**DATA TO PROCESS:**

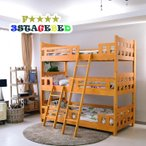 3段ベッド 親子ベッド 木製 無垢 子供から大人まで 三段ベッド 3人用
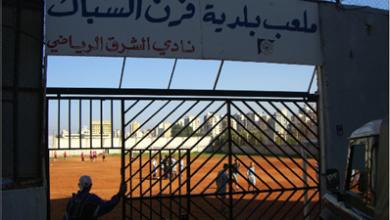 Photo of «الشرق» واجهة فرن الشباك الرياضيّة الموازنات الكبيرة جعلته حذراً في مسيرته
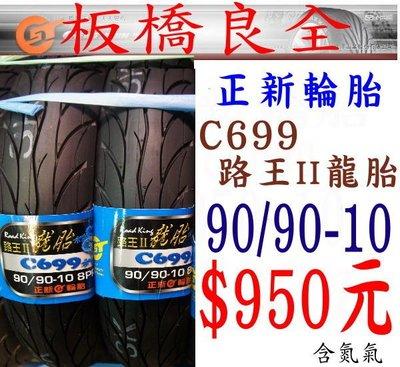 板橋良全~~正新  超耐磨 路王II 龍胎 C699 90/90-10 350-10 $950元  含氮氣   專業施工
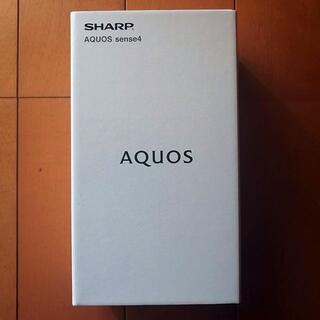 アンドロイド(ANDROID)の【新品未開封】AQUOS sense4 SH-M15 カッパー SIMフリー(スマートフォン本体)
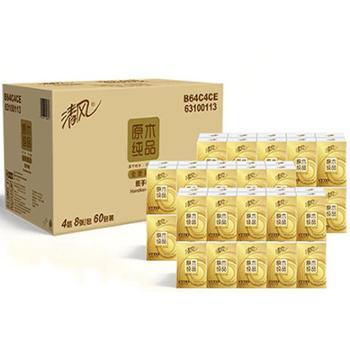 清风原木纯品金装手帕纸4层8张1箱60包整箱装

...

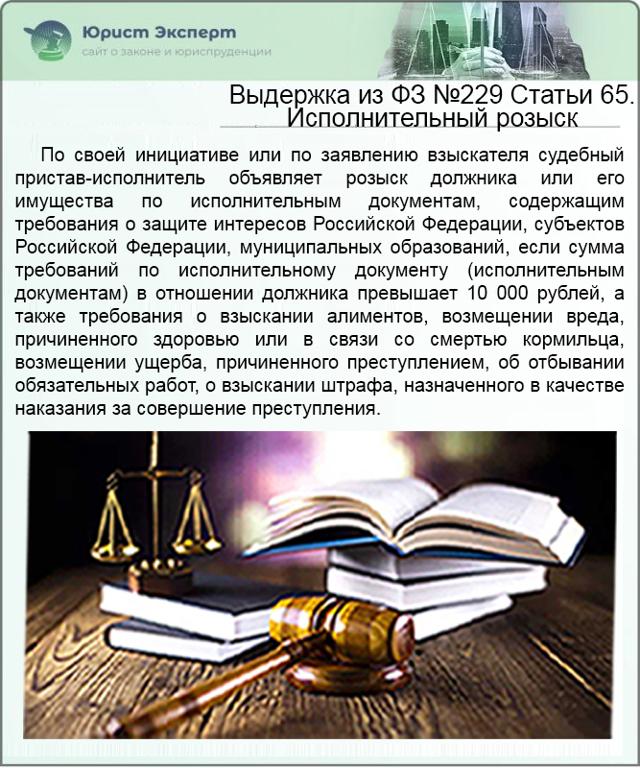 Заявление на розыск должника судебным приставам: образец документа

**TO DO:** Could you output exactly the lines above, from the line with "حذراً في مسيرته" up to and including the line with "清风原木纯品金装手帕纸4层8张1箱60包整箱装", and nothing else, skipping the pictures?

**COMPLETED EXERCISE:**
 Photo of «الشرق» واجهة فرن الشباك الرياضيّة الموازنات الكبيرة جعلته حذراً في مسيرته
 板橋良全~~正新  超耐磨 路王II 龍胎 C699 90/90-10 350-10 $950元  含氮氣   專業施工
 アンドロイド(ANDROID)の【新品未開封】AQUOS sense4 SH-M15 カッパー SIMフリー(スマートフォン本体)
 清风原木纯品金装手帕纸4层8张1箱60包整箱装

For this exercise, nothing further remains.